L’article, « Qu’allez-vous devenir ? », se présente comme une tournée d’adieux. Dahl s’adresse aux « illustres députés sortis » comme un reporter compatissant, mais c’est une nécrologie déguisée : il enterre avec élégance les notables battus, ces figures que la Troisième République usée promène depuis trop longtemps de ministère en commission. Les noms défilent : Auguste Sabatier, Jean Piet, M. Denoësse, Puech ou Le Corbellier. Tous sont caricaturés dans une même posture : celle de l’homme public soudain privé d’audience, qui ne sait plus quoi faire de ses discours. L’un « songe à reprendre la boucherie de son père », un autre « attend qu’on lui confie un ministère du chômage », un troisième médite sur sa défaite « un verre à la main au concours hippique ». Dahl a l’art de la pique polie : chaque phrase sonne comme une épitaphe.
À travers cette galerie de portraits, c’est toute la France parlementaire qui défile, vacillante. Le Canard ne pleure pas la chute des députés, il la tourne en dérision : ces messieurs « tombent avec la mine du dimanche soir », tandis que les ministres battus songent déjà à leur reconversion dans le privé. La politique, dans cette satire, n’est plus qu’un métier parmi d’autres, où l’on se recycle en attaché de presse, en courtier ou en guide de voyages. Le comique de répétition – ces hommes qui cherchent désespérément un poste – devient une dénonciation du clientélisme : sous la bonhomie du style, Dahl règle son compte à une classe politique qui ne vit que de strapontins.
Mais la charge la plus mordante se cache dans la note finale : « Une minute de silence au Creusot ». En quelques lignes, l'auteur transforme la défaite électorale en scène d’enterrement industriel. « À la demande de M. Schneider, une minute de silence a été observée au Creusot en signe de deuil pour les résultats des élections. » Le trait est d’une ironie noire : les Schneider, patrons des aciéries, piliers de l’industrie d’armement et mécènes de la droite conservatrice, pleurent leurs députés comme on pleure des actions tombées en Bourse. L'auteur les imagine, compassés, devant leurs hauts fourneaux éteints, observant « le silence des locomotives, des marteaux et des caisses de fonte ». Derrière le sarcasme, une idée claire : la défaite de la droite, c’est aussi celle du capital industriel qui l’alimentait.
Le reste de la page prend alors un ton jubilatoire. Le billet « Vive Mandel ! » salue la victoire du jeune Georges Mandel à Bordeaux contre le clérical abbé Bergey.
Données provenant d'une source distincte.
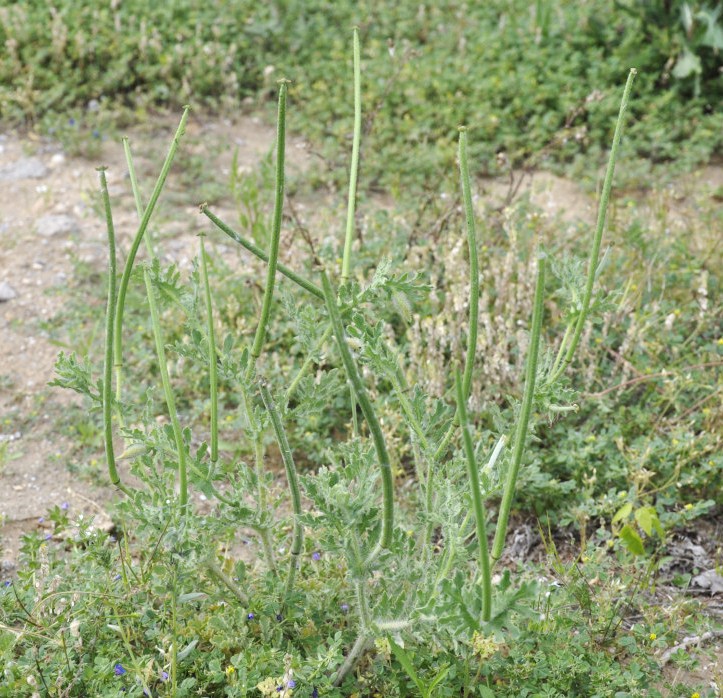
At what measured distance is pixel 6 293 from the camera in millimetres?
4207

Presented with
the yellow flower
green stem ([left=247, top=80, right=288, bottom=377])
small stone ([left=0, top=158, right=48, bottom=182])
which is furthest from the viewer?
small stone ([left=0, top=158, right=48, bottom=182])

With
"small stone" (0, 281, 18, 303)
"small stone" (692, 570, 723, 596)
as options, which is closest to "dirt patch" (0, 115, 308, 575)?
"small stone" (0, 281, 18, 303)

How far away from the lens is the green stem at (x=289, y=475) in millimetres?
1877

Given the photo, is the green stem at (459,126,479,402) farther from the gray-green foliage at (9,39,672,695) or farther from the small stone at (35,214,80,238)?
the small stone at (35,214,80,238)

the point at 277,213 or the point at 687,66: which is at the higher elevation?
the point at 277,213

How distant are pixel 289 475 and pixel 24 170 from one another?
154 inches

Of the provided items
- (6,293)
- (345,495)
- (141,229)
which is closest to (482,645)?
(345,495)

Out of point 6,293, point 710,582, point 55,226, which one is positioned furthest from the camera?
point 55,226

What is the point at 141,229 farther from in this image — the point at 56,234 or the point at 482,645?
the point at 56,234

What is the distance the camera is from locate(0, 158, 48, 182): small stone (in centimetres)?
508

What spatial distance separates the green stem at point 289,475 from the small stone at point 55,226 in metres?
3.06

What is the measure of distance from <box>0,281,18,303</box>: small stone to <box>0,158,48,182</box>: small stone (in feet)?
3.58

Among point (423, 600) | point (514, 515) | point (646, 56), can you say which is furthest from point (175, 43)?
point (423, 600)

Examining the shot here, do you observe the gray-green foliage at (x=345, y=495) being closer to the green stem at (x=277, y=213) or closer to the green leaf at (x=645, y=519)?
the green stem at (x=277, y=213)
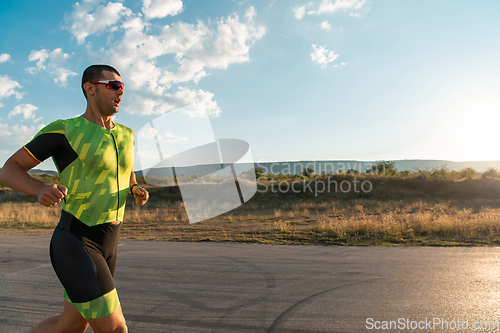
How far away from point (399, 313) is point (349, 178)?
3479cm

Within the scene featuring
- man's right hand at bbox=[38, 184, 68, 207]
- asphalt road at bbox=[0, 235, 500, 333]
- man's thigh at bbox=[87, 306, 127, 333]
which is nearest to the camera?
man's right hand at bbox=[38, 184, 68, 207]

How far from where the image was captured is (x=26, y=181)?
2.02 metres

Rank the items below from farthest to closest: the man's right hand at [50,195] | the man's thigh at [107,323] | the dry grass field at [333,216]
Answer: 1. the dry grass field at [333,216]
2. the man's thigh at [107,323]
3. the man's right hand at [50,195]

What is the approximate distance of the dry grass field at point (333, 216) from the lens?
11180 millimetres

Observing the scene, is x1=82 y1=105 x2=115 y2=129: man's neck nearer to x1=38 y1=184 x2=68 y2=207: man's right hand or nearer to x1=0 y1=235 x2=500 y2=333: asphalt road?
x1=38 y1=184 x2=68 y2=207: man's right hand

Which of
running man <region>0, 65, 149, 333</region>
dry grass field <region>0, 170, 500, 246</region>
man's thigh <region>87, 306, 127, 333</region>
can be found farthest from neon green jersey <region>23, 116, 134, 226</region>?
dry grass field <region>0, 170, 500, 246</region>

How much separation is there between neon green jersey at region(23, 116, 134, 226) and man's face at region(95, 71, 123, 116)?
16 centimetres

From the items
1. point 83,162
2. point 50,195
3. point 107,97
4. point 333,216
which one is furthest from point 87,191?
point 333,216

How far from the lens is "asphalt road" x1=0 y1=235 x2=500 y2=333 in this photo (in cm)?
383

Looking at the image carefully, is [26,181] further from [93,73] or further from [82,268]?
[93,73]

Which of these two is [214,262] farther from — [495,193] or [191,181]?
[495,193]

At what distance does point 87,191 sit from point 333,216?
791 inches

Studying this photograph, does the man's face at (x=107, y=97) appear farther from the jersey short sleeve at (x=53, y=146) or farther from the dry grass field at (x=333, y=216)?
the dry grass field at (x=333, y=216)

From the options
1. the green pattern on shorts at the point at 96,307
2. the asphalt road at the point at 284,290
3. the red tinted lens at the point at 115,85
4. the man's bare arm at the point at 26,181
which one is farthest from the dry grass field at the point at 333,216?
the man's bare arm at the point at 26,181
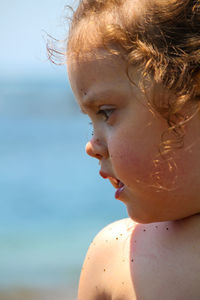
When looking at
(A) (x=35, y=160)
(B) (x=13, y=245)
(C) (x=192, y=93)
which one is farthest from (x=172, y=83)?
(A) (x=35, y=160)

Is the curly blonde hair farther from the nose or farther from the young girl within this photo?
the nose

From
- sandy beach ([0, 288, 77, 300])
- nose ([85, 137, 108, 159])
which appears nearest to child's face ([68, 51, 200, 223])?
nose ([85, 137, 108, 159])

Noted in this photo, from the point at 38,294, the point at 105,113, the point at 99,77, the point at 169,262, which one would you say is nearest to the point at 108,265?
the point at 169,262

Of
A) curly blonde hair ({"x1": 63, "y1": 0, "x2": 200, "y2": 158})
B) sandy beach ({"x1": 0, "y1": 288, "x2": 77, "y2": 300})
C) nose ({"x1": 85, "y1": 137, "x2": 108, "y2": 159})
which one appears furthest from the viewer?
sandy beach ({"x1": 0, "y1": 288, "x2": 77, "y2": 300})

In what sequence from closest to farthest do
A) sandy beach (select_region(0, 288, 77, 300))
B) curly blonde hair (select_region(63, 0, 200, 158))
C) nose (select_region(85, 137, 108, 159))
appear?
1. curly blonde hair (select_region(63, 0, 200, 158))
2. nose (select_region(85, 137, 108, 159))
3. sandy beach (select_region(0, 288, 77, 300))

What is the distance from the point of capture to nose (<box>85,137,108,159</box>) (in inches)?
62.0

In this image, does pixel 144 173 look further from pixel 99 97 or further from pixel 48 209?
pixel 48 209

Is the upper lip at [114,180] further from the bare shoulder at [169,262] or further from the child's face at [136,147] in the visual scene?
the bare shoulder at [169,262]

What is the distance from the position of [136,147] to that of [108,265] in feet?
1.49

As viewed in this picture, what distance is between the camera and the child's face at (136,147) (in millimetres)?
1484

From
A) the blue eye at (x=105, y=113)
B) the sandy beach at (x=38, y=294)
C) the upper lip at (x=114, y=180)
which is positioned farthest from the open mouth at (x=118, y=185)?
the sandy beach at (x=38, y=294)

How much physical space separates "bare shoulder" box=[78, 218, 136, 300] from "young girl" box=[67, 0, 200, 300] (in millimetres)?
38

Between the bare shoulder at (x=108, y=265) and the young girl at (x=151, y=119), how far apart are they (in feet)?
0.13

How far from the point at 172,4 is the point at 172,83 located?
216 millimetres
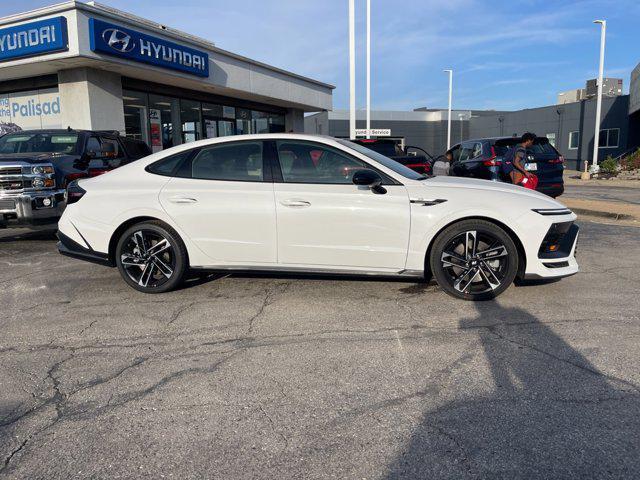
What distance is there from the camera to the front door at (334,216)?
486cm

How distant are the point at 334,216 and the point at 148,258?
2.05 m

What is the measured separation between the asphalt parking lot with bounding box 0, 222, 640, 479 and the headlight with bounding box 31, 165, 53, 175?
2809 mm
Mandel, protégé de Clemenceau, incarnation du républicanisme laïque et intransigeant, devient ici l’emblème d’une génération que le Canard veut croire encore sincère. L'auteur le fait parler avec un mélange d’ironie et d’admiration : « J’ai plus fait de mal aux curés en vingt ans de laïcité qu’eux ne pourront me rendre en une vie. » Mandel s’y montre bravache, presque cabotin, mais c’est le seul personnage qui échappe à la caricature. L’article, suivi d’un dessin de Guilac montrant Mandel salué par le “syndicat des caricaturistes”, illustre cette double lecture : derrière la moquerie, un hommage. Dans le flot des politiciens défaits, Mandel symbolise encore une République debout.
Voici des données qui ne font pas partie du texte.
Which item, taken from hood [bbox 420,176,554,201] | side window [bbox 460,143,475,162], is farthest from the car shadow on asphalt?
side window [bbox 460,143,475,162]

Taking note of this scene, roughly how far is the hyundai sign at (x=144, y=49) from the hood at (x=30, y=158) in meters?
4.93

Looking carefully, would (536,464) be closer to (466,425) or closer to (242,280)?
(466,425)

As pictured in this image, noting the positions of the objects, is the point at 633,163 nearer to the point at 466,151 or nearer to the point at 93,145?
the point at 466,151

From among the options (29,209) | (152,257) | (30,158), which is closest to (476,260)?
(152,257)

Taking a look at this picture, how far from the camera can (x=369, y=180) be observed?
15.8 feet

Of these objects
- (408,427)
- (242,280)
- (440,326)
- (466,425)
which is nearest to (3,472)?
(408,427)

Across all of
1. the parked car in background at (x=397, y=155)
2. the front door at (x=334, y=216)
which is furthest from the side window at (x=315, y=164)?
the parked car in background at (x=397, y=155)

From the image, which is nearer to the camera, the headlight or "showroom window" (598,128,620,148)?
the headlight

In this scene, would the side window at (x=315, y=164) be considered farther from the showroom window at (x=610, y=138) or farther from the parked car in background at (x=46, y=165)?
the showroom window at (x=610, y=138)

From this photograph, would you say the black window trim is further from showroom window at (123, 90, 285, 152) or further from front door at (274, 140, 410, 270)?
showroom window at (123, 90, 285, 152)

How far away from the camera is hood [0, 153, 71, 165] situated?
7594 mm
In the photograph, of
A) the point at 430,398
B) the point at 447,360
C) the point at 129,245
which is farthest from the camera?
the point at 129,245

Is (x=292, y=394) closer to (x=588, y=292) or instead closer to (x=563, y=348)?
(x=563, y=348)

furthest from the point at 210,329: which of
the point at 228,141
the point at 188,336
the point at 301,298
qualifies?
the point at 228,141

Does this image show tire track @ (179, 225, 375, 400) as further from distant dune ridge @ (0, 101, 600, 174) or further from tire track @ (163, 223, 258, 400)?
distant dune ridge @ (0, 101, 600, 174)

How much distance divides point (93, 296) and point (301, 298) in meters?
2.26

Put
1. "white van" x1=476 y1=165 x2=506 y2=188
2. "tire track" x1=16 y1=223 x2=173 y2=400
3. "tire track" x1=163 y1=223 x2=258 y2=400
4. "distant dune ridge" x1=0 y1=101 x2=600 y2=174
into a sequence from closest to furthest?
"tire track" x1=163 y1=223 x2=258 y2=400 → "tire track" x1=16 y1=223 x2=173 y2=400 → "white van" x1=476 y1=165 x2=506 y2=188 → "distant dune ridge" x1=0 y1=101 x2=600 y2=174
En lisant cette rubrique "Dernière heure", on sent déjà poindre la mélancolie : la victoire du Cartel des gauches n’apportera qu’un répit. Dans deux ans, les mêmes figures reviendront au pouvoir. Dahl, lucide et railleur, le pressent. Derrière son humour, il écrit un constat amer : la France change de majorité, pas de mœurs. Les « députés sortis » reviendront par la porte tournante, et les Schneider rallumeront bientôt leurs forges. Le rire du Canard est celui d’un observateur qui connaît la mécanique du désenchantement.